Courtney Williams: Not here anymore because she didn't want to be
Mohegan — Courtney Williams opted for the old "disrespect" narrative — amusing, if not disingenuous — to portray her departure from the Connecticut Sun.
Williams took her musings to Instagram, that hallowed portal of principle, where her words were fully substantiated by her own opinions. And then supported by all her groupies.
Sayeth young Ms. Williams:
"This process was definitely not an easy one for me, and it truly showed me that it's all about business, and that loyalty and emotion has no place in these type of negotiations. I'd be lying if I said I wasn't hurt throughout this process. ... Don't get caught up in all the rumors that you may hear about why I left. I never intended nor wanted to leave CT and I hope the Connecticut fans and my teammates really understand that. The word loyalty is thrown around so loosely these days, and maybe I was raised differently, but genuine loyalty is shown through the good or the bad. At the bare minimum I could have gotten a 'thank you' like every other player that decided not to rejoin the team."

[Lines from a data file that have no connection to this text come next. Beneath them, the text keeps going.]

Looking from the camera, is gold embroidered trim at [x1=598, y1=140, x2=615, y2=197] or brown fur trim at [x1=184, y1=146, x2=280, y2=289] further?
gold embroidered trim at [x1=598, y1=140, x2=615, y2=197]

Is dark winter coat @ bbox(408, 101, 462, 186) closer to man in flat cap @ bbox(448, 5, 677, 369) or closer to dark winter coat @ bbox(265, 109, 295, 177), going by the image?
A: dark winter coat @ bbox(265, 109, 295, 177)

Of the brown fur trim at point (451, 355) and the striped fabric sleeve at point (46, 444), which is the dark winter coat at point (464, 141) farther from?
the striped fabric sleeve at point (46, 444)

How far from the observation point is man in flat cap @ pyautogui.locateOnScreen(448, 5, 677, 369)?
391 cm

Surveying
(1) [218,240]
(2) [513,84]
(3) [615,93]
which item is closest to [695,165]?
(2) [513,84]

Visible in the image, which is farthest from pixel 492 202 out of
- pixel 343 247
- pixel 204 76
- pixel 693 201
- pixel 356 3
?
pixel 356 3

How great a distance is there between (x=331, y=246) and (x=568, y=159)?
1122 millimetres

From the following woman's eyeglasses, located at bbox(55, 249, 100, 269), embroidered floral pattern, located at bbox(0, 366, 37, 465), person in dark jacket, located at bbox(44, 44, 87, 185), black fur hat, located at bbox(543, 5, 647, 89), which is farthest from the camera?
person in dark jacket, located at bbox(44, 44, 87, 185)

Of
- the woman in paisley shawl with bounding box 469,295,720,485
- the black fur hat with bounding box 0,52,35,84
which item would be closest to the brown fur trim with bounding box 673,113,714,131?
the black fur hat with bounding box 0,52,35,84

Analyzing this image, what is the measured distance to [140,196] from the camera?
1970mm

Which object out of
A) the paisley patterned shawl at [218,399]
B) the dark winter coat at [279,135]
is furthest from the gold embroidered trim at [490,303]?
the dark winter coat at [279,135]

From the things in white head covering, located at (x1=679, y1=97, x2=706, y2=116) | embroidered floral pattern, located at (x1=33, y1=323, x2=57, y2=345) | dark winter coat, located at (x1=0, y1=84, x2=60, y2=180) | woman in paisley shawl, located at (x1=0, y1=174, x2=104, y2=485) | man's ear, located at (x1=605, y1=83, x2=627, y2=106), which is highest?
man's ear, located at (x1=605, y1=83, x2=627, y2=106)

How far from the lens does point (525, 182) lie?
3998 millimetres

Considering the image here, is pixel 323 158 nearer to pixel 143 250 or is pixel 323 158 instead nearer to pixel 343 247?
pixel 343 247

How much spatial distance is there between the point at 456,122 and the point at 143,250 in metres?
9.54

On the next episode of Dr. Phil: The perils of youth mixed with entitlement, all on social media.
So here's the deal: The Sun's "thank you" came in the form of a max contract offer. No, it didn't begin that way. But as negotiations progressed, the Sun offered Williams max money. This is called "salary negotiation." You know. Real world stuff. It comes with being an adult.
Maximum money on a team that came within an eyelash of the championship — all while signing a jewel of a free agent in DeWanna Bonner, theoretically making the team even better.
Hmmm. Why would one want to leave such a situation?
I've spent the last day or two talking to people who know Williams. Their refrains have been mysteriously consistent about her departure: We've known about this for a while, they said, like before free agency negotiations even began. Hence, Williams' Instagram bluster aside, she wanted out of here all along.
I asked Sun officials, given that Williams would be a commodity on the trade market, why it had to be Atlanta, not the most talented team in the league. Answer: Williams didn't want to go anywhere else. It's "home" for her. Which, again, underscores the idea that she had a specific target in mind for the summer of 2020. It wasn't Connecticut.
The "disrespect" theme is about maintaining image. I doubt her groupies will change their minds. But I believe it's important for the people who pay the money to watch the Sun play — honestly, the most loyal fans in the WNBA — to know the truth.
The franchise just dispelled the notion that free agents don't want to come here. They got a two-time WNBA Champion, three-time all-star and three-time Sixth Woman of the Year in Bonner, illustrating that if you pay people and give them a chance to win, they'll come here like everywhere else. Provided, that is, winning is important to them.
Courtney Williams' actions show she's more interested in Courtney Williams than anything else.
In many ways, Williams espouses the same ideals of many other young athletes now. It's the James Harden-ization of sports: It's all about you. Forty shots per game, 30 points per game, crowd adulation and no possibility of a championship because it's all about one player. Doesn't matter to them, though, because the checks don't bounce and there's always Instagram to craft your message.
It makes no sense to many of us older sports people, who honestly don't care about salaries, playing time or number of shots. Just that our team has one more point at the end of the game.
The Sun's addition of Bonner gave Courtney Williams a significantly better chance to win a championship than Atlanta. She could have max money, too. Ah, but would Bonner's presence mean fewer shots? Fewer points per game? Can't have that.
So Courtney Williams left.
Because she wanted to.
Know what? Free country. Enjoy Atlanta, kid. You were fun to watch here. But in the end, you weren't about the Connecticut Sun, your teammates or your fans. You were about Courtney Williams.